The problem → How many lines in the data hold the string "Tanzania"? State the number alone.

Supplied information →

- Opening Delimiter -

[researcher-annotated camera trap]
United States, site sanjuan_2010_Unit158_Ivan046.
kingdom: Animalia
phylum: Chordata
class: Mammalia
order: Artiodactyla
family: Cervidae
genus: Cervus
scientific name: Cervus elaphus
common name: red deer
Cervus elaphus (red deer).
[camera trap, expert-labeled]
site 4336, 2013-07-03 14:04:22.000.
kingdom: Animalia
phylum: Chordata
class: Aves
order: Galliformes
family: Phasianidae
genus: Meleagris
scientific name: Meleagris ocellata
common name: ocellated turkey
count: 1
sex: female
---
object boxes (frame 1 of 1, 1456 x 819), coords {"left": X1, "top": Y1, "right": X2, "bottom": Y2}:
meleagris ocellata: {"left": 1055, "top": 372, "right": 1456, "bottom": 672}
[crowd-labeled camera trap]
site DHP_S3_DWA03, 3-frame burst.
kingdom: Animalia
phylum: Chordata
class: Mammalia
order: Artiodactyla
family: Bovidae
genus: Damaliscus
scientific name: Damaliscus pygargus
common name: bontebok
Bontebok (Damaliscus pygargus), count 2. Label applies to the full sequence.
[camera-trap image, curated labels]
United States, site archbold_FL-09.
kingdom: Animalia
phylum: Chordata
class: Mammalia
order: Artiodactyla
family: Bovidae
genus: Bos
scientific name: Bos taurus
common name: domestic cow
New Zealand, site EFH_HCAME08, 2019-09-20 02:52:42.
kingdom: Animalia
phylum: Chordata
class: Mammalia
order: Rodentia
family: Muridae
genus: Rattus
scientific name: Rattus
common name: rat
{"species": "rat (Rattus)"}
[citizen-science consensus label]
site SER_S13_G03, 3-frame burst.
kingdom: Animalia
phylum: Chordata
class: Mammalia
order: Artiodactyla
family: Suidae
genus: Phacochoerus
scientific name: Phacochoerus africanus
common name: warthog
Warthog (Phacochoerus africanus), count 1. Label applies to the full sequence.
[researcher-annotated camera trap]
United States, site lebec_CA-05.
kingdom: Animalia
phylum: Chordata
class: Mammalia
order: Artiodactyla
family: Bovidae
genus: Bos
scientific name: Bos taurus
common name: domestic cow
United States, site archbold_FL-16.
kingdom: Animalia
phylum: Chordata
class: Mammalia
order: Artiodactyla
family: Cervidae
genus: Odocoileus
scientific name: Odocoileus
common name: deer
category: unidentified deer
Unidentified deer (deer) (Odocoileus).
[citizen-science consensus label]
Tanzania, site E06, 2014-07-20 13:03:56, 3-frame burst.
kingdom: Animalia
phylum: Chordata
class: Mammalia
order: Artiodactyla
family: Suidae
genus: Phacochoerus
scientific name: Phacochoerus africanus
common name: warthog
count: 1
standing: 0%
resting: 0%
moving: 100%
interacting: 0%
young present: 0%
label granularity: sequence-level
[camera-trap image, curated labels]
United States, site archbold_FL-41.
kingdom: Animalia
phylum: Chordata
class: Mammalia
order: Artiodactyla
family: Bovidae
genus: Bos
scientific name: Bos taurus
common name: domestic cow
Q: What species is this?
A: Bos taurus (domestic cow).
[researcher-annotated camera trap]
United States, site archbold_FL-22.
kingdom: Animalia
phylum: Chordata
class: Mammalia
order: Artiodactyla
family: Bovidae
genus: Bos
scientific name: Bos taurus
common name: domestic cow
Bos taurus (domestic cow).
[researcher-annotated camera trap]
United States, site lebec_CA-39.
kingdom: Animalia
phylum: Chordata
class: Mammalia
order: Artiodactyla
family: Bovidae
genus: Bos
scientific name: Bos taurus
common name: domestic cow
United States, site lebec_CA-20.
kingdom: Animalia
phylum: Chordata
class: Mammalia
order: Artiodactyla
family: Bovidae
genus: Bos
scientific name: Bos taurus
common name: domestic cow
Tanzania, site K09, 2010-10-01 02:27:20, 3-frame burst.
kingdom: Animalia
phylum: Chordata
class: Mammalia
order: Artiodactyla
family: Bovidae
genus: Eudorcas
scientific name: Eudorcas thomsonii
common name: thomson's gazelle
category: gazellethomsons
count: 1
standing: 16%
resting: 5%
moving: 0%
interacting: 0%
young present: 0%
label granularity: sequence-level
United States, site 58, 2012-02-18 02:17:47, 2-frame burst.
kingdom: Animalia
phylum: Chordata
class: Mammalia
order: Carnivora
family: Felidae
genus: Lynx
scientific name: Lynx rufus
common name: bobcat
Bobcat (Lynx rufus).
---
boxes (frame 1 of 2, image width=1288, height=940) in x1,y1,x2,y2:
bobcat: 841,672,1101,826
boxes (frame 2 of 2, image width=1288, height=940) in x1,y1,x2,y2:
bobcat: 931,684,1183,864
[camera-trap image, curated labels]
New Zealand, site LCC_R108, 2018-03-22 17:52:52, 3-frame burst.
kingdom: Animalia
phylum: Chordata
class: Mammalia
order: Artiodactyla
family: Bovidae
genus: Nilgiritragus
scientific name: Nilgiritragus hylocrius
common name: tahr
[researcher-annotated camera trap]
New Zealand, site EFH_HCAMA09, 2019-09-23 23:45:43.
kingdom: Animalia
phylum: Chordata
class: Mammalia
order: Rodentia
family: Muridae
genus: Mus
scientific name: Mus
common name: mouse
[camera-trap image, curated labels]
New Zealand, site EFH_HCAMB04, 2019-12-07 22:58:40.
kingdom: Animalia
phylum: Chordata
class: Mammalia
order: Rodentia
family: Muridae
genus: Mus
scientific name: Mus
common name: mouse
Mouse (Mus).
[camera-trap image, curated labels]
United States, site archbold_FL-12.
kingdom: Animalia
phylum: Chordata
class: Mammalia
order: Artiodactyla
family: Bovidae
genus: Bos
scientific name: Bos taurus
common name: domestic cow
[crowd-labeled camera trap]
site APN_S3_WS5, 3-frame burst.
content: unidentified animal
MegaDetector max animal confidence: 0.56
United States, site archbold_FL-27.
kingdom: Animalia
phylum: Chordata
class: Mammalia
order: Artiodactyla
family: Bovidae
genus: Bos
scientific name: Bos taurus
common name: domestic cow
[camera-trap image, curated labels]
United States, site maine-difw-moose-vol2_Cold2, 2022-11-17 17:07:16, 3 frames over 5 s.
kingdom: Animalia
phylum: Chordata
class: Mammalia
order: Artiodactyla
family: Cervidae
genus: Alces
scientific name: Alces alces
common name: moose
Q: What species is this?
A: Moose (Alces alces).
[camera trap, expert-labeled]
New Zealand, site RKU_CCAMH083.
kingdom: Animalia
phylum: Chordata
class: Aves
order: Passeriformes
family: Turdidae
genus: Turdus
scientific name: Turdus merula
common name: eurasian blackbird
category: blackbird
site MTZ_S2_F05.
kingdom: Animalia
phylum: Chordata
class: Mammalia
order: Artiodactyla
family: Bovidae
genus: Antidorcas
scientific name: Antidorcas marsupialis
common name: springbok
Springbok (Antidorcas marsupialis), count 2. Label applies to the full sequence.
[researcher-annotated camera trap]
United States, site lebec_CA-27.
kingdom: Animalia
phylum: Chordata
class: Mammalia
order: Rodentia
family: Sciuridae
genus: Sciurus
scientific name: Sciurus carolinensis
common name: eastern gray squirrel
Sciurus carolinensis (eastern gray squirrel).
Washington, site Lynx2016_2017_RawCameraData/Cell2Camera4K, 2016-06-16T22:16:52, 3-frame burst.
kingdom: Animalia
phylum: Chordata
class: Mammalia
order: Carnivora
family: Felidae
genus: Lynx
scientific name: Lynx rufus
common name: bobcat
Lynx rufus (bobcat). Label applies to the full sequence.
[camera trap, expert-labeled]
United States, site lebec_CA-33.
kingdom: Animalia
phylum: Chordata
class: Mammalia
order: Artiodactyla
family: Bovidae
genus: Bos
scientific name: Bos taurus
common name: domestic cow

- Closing Delimiter -

Result of this exercise → 2